Australia’s economy has recovered rapidly from its deepest contraction in almost a century, growing by a better than expected 3.1 per cent in the December quarter despite a widening dispute with China, its largest trading partner.
Authorities’ adept handling of the Covid-19 pandemic helped drive a 4.3 per cent surge in household spending compared with the previous quarter, as the state of Victoria eased one of the world’s strictest lockdowns. China’s seemingly insatiable demand for iron ore led to a rise in commodity prices, which boosted national income.
Vehicle purchases surged to a record 31.8 per cent, which reflected higher household disposable income and shifting spending patterns with consumers unable to travel overseas because of border closures.
The damage wrought by Covid-19 lockdowns and the nation’s first recession in almost three decades last year is still evident, however, with economic activity falling 1.1 per cent in the 12 months to the end of 2020.
But economists said the unexpectedly robust growth — consensus estimates were for a 2.5 per cent increase in quarterly gross domestic product — suggested economic output would return to pre-virus levels by the middle of the year.
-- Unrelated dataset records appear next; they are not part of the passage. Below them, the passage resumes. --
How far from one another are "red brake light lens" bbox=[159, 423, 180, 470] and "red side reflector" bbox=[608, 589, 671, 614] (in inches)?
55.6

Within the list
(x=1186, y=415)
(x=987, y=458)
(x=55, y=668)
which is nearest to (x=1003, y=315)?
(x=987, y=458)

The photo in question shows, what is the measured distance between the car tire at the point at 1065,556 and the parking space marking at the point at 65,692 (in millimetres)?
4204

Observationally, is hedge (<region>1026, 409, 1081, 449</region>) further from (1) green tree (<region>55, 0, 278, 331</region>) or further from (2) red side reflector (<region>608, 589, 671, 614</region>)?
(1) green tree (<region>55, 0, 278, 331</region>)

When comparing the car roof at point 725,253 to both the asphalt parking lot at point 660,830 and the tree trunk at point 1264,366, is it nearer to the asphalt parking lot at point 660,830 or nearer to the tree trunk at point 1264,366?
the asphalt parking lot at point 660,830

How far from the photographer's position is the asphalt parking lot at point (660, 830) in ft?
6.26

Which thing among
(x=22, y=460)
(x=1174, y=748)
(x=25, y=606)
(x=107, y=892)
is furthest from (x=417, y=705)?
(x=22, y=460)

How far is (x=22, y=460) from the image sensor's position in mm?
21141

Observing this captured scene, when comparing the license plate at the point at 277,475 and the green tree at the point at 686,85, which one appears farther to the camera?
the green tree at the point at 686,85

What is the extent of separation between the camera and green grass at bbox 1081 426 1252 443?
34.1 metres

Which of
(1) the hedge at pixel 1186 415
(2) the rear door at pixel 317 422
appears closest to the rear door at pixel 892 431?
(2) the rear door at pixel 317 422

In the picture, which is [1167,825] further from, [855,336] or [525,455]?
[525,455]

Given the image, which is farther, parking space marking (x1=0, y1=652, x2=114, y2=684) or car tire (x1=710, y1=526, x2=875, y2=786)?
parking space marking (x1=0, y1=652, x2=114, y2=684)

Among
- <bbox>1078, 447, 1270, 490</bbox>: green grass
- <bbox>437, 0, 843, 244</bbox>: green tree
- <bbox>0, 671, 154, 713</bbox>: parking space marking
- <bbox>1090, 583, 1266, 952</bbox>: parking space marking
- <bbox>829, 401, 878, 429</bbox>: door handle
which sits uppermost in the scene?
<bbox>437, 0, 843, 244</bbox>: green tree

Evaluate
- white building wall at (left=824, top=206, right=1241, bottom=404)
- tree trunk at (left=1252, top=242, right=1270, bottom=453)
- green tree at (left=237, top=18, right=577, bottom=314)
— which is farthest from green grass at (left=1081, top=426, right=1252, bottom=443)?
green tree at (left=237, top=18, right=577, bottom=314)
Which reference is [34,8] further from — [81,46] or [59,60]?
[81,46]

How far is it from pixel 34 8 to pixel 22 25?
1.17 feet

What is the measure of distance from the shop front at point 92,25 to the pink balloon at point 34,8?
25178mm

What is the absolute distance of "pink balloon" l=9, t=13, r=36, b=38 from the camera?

Josh Frydenberg, the country’s treasurer, said Australia’s performance on the health and economic fronts was “world leading”, noting it was the first time in history that the economy had experienced two successive quarters of growth above 3 per cent.
The economy grew 3.4 per cent in the September quarter.
“There are still sectors and regions that are doing it tough, but our economic support will continue and today’s national accounts confirmed that a strong, broad-based recovery is under way,” said Frydenberg.
Australia’s recovery has been stoked by a sharp rise in commodity prices, particularly iron ore, with the terms of trade — a measure of export prices relative to import prices — rising 4.7 per cent in the quarter.
Trade tensions with China, sparked by Canberra’s call last year for an inquiry into the Covid-19 outbreak in Wuhan, have failed to damp exports, with Beijing unable to find alternative sources for the steelmaking ingredient.
“When there’s a [global] recession, the world economy usually hands Australia a pay cut via lower prices for our key exports,” said Doug Ross, economist at Deloitte Access Economics.
“But that hasn’t happened this time. Partly thanks to the strength of iron ore prices, Australia’s domestic income is already 0.5 per cent above pre-pandemic levels.”
Marcel Thieliant, economist at Capital Economics, said GDP should surpass pre-virus levels by the middle of the year, as vaccines were rolled out.
“We reiterate our above consensus forecast for GDP growth of 4.5 per cent this year . . . which implies that allowing for the slump in net migration due to the closure of the border, the economy will suffer no permanent drop in output as a result of the pandemic,” he said.